◆ Records for this exercise ◆
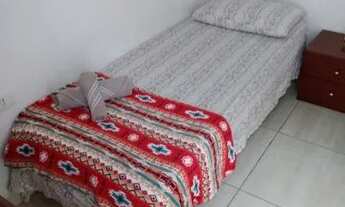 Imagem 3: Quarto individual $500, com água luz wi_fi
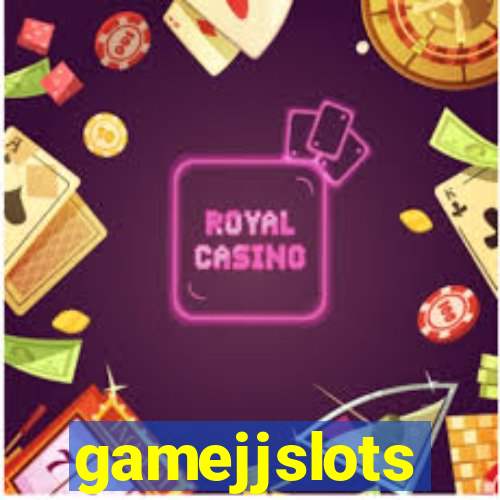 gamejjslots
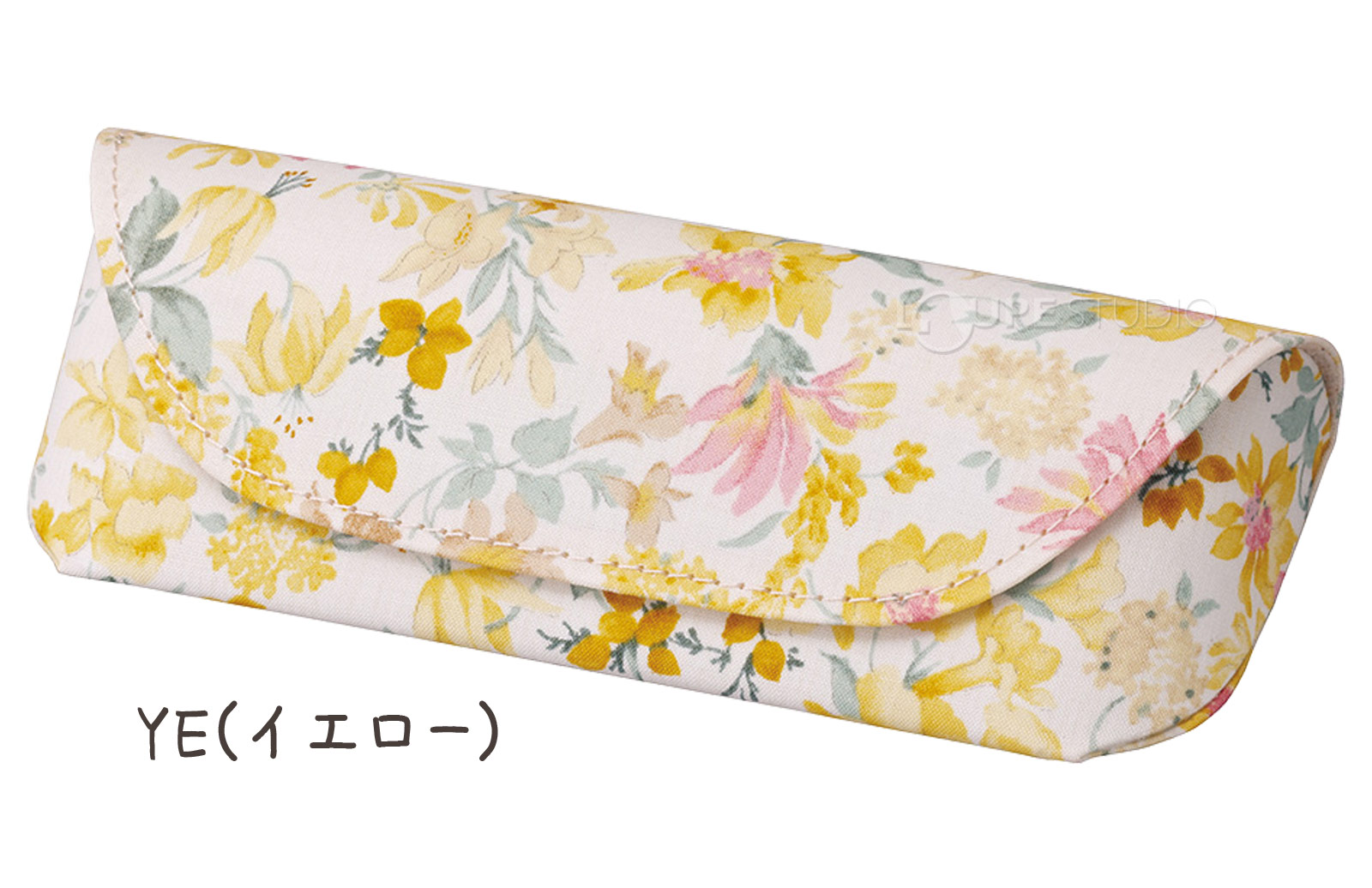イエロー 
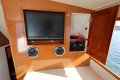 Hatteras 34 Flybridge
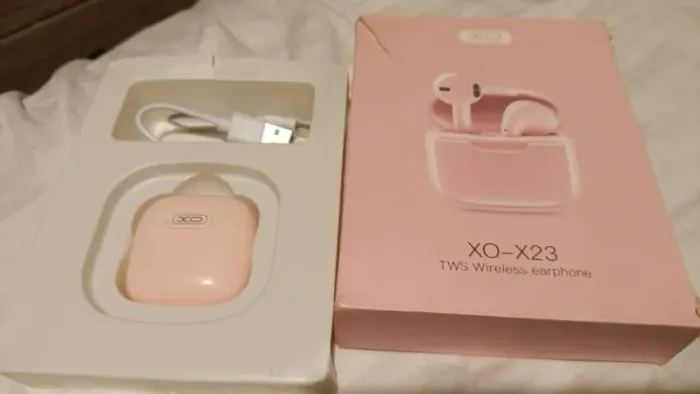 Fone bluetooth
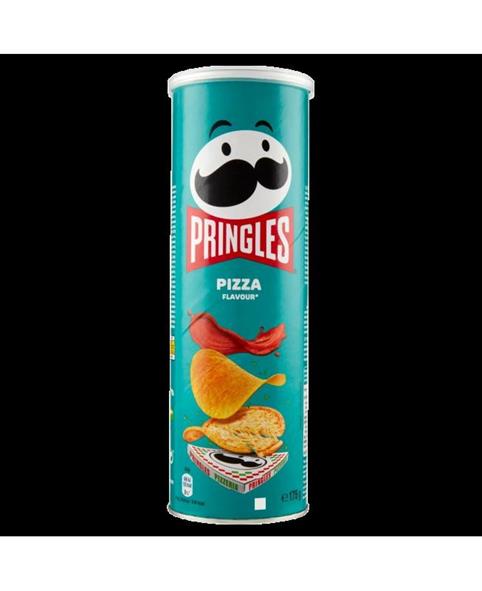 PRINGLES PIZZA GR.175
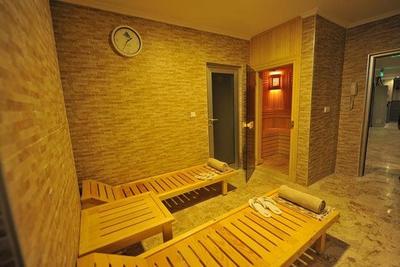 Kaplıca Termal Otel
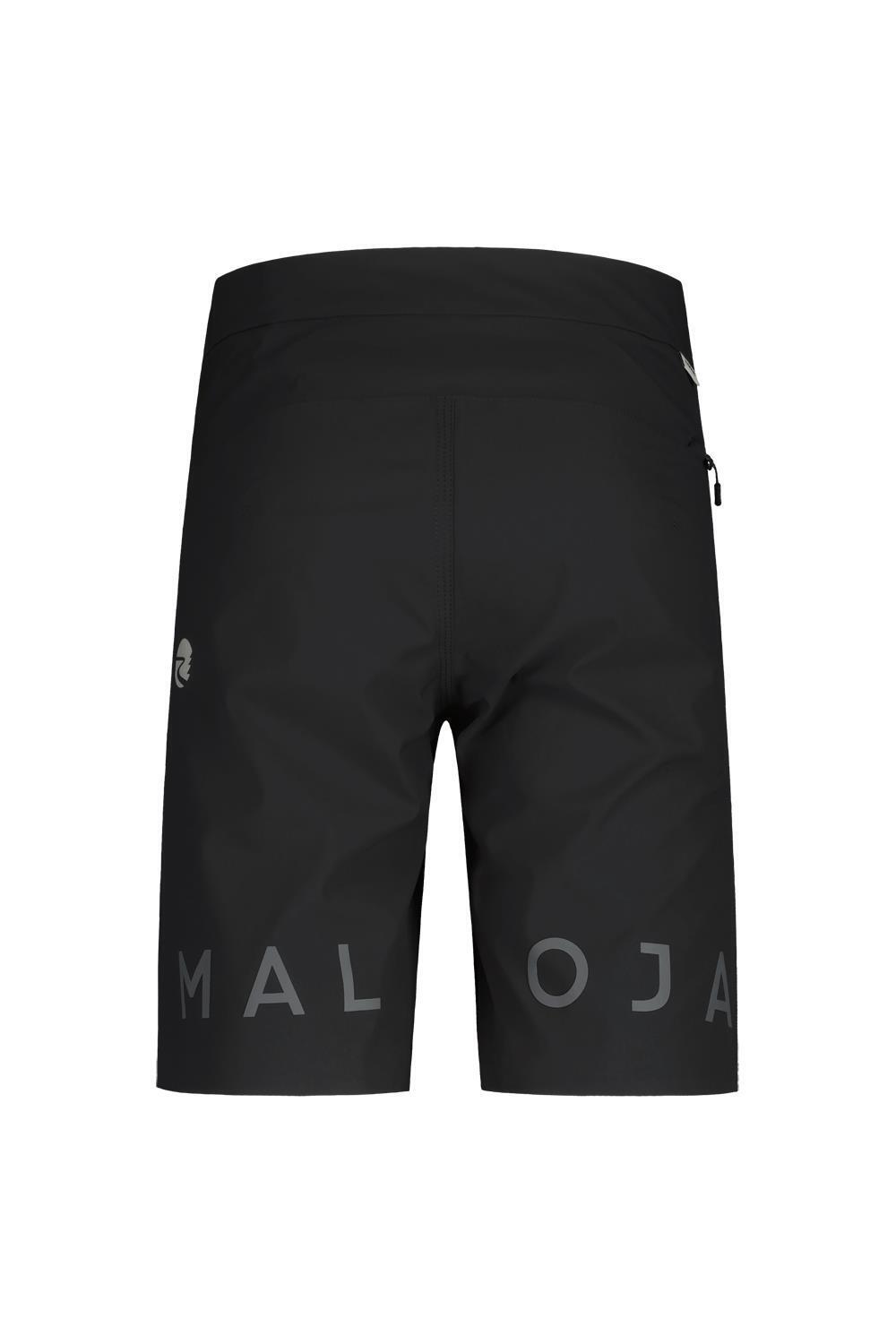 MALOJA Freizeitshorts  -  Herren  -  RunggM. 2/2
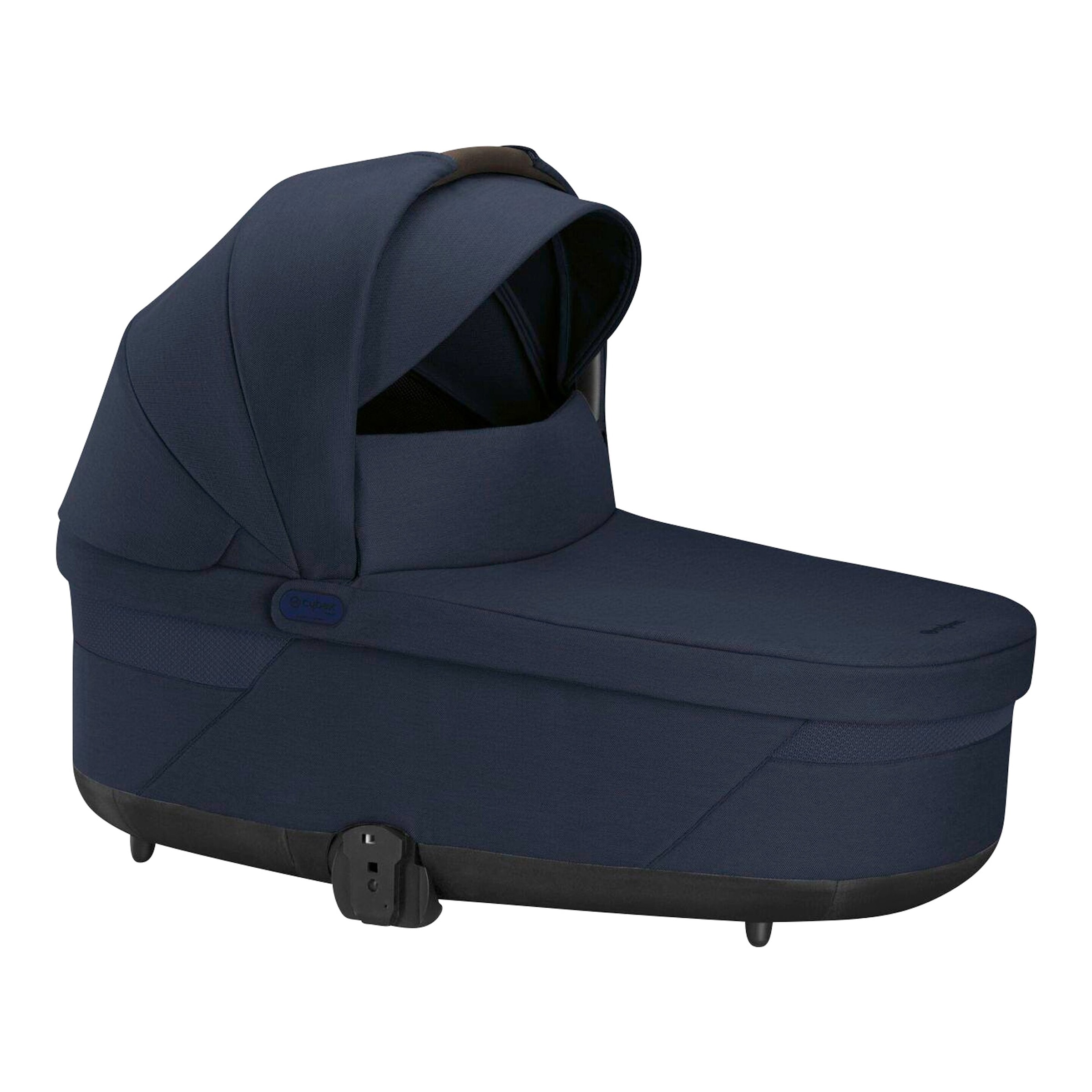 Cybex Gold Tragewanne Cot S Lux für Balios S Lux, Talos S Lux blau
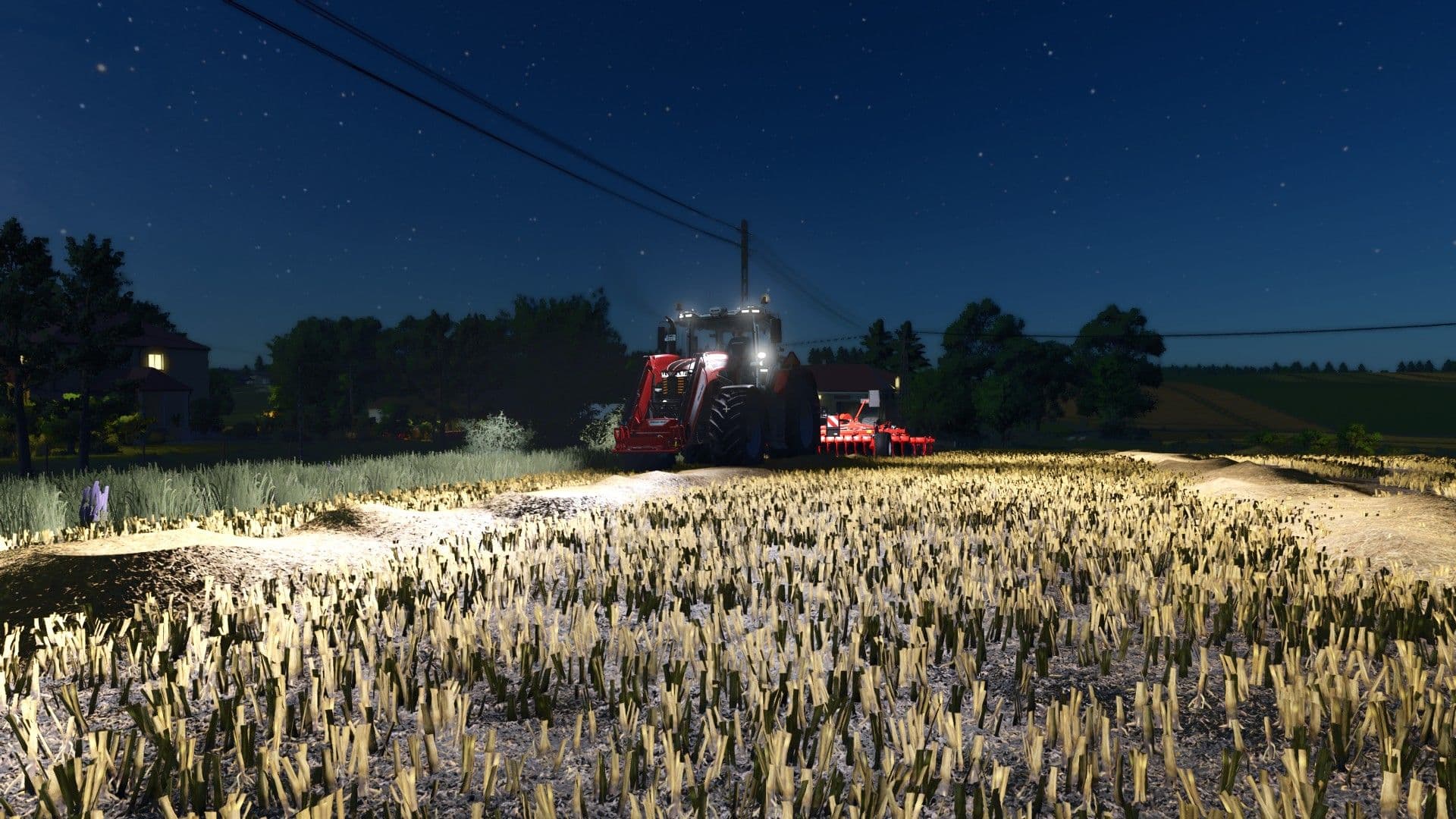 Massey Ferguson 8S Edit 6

◆ Work to be completed ◆
Return, exactly as they appear, the lines from the line containing "Hatteras 34 Flybridge" through the end of the records above, both ends included, without pictures.

◆ Task output ◆
 Hatteras 34 Flybridge
 Fone bluetooth
 PRINGLES PIZZA GR.175
 Kaplıca Termal Otel
 MALOJA Freizeitshorts  -  Herren  -  RunggM. 2/2
 Cybex Gold Tragewanne Cot S Lux für Balios S Lux, Talos S Lux blau
 Massey Ferguson 8S Edit 6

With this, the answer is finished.